**WHAT THE TASK REQUIRES:** Look through the records below and state how many lines carry the string "Tanzania", adding nothing.

(Stored data)
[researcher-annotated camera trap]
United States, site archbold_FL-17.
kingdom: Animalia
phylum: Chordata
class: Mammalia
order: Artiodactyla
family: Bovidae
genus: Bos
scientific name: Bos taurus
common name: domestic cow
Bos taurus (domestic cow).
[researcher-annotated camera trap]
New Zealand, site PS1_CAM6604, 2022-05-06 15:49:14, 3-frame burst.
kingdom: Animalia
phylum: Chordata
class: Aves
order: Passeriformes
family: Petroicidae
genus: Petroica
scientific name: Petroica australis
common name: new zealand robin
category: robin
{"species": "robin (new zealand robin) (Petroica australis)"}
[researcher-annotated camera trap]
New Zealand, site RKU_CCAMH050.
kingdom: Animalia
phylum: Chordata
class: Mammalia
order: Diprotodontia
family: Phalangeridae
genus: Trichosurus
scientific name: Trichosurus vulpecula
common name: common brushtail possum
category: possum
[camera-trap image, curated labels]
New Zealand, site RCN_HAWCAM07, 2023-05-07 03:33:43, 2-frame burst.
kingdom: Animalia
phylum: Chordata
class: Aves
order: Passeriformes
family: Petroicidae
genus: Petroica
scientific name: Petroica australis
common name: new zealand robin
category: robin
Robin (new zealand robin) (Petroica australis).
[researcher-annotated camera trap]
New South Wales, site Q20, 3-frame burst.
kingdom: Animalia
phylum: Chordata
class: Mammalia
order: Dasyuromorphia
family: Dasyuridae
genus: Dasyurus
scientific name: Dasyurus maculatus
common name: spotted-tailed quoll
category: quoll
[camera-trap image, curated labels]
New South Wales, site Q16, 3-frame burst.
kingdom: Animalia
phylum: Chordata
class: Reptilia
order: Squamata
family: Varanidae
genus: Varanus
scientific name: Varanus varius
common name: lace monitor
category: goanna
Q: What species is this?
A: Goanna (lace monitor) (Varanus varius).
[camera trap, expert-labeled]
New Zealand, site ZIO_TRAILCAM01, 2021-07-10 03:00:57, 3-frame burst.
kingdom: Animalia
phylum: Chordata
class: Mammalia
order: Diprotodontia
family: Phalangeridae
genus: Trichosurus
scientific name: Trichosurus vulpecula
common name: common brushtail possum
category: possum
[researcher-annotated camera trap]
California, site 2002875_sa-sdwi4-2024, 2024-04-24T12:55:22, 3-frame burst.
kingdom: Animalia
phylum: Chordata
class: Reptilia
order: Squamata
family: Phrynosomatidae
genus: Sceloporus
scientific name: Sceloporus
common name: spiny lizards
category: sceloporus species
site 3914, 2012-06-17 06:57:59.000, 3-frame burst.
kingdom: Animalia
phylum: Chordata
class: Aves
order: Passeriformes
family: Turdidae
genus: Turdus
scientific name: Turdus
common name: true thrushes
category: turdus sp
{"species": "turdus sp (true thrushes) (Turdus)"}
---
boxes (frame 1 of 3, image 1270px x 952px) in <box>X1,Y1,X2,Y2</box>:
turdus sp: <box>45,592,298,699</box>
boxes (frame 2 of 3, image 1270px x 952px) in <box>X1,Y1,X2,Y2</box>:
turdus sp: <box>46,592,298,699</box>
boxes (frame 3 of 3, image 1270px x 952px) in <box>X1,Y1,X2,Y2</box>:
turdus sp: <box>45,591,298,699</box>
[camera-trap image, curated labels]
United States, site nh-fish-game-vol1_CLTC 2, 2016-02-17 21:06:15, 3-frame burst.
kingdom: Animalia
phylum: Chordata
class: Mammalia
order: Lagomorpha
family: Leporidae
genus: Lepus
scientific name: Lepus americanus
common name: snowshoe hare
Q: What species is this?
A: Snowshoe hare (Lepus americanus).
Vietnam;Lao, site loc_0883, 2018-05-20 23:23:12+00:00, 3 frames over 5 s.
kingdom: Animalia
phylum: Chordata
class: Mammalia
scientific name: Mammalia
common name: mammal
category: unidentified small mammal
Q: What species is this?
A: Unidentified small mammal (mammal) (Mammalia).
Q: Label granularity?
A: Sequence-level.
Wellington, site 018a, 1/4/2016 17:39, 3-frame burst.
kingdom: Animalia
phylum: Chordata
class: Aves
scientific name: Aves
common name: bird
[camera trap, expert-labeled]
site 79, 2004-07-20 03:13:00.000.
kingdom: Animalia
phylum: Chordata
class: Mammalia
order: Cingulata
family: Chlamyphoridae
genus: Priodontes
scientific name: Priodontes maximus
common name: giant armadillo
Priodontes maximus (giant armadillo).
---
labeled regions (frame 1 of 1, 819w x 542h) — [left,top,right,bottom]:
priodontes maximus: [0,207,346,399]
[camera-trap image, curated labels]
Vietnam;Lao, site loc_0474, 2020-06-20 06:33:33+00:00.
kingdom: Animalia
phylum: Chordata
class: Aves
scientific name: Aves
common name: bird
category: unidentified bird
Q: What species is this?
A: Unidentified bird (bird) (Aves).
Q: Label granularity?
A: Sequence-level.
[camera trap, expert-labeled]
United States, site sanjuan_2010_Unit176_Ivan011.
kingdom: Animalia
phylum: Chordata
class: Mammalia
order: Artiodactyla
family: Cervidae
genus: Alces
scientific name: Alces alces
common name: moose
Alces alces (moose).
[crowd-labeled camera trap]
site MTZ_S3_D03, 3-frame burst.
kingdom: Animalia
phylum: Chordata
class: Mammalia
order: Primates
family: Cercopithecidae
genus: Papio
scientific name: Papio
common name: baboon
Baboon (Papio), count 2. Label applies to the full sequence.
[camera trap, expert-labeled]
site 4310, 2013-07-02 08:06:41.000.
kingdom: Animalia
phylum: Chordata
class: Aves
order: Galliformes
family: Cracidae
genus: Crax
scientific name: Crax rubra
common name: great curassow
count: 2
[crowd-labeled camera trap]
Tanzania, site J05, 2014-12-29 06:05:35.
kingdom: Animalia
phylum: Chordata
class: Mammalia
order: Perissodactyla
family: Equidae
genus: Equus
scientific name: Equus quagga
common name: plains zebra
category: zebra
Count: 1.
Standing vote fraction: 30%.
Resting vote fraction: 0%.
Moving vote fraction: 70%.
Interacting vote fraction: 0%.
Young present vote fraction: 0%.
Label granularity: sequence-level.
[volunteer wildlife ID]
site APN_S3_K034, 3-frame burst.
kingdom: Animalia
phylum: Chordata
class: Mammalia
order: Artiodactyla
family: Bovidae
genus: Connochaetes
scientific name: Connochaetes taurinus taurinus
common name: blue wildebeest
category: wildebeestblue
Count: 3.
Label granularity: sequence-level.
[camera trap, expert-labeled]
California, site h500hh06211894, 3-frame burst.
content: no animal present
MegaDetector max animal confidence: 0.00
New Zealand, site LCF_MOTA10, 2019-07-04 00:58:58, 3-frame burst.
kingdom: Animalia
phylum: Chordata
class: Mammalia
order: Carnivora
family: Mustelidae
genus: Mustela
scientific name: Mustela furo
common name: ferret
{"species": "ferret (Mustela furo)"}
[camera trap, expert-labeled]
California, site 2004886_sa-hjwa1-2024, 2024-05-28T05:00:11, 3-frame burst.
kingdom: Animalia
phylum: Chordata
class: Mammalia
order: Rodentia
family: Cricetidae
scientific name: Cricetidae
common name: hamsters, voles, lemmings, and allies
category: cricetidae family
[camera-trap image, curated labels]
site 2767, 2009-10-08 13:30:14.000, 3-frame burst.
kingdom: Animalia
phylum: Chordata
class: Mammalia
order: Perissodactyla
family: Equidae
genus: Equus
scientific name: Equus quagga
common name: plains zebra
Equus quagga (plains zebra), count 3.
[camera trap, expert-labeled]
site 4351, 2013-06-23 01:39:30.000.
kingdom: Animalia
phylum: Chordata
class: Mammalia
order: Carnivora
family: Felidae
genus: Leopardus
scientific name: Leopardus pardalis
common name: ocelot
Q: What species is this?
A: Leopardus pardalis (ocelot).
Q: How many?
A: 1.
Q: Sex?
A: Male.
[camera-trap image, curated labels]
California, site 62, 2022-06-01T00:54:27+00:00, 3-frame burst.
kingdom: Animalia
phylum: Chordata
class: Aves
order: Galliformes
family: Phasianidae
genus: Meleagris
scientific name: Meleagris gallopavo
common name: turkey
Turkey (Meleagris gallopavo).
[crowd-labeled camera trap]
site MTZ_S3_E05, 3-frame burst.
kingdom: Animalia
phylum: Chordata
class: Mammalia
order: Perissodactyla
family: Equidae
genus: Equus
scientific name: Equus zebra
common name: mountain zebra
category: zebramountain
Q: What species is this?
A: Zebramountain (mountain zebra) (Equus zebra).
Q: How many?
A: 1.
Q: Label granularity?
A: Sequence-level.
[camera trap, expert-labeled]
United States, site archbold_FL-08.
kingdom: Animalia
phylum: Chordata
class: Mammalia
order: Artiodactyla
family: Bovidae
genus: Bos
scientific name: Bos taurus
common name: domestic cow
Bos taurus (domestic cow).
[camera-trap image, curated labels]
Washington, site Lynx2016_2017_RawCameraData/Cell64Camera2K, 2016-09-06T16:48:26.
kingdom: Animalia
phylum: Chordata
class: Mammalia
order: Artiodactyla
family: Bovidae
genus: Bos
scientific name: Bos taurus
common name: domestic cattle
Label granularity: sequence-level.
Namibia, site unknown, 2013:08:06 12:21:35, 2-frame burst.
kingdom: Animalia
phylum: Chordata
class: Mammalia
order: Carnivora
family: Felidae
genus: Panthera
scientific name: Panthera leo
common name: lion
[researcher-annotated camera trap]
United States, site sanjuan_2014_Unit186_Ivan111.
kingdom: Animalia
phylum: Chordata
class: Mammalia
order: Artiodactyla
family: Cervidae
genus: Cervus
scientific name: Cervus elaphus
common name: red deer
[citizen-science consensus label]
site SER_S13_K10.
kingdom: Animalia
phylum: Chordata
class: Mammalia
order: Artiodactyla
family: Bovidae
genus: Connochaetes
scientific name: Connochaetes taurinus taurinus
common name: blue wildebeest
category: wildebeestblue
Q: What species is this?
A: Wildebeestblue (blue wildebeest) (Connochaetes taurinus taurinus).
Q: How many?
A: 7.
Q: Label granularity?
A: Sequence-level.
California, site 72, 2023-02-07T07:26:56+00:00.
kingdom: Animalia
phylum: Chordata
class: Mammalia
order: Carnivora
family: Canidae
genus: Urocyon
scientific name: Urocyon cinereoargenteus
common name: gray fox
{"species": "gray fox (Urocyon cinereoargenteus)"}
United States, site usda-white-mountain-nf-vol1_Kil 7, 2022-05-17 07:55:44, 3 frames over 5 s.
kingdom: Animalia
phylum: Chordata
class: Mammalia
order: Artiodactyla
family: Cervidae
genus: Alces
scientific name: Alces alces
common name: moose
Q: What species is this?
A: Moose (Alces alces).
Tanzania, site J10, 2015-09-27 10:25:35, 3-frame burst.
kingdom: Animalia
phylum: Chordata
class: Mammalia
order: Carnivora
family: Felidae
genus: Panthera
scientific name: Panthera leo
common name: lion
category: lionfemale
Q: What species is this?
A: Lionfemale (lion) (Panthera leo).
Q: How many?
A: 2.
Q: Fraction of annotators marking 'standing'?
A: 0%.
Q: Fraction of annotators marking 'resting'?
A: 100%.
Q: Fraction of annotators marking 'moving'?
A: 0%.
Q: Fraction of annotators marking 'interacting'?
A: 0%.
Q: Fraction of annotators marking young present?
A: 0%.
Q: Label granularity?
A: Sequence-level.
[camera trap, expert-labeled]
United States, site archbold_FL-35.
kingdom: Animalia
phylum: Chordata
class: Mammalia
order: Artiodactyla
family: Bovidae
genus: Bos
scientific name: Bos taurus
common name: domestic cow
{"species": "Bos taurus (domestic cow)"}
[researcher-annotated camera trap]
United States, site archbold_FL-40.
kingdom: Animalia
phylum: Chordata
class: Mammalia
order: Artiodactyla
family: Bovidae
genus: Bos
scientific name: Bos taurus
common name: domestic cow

**RESPONSE:** 2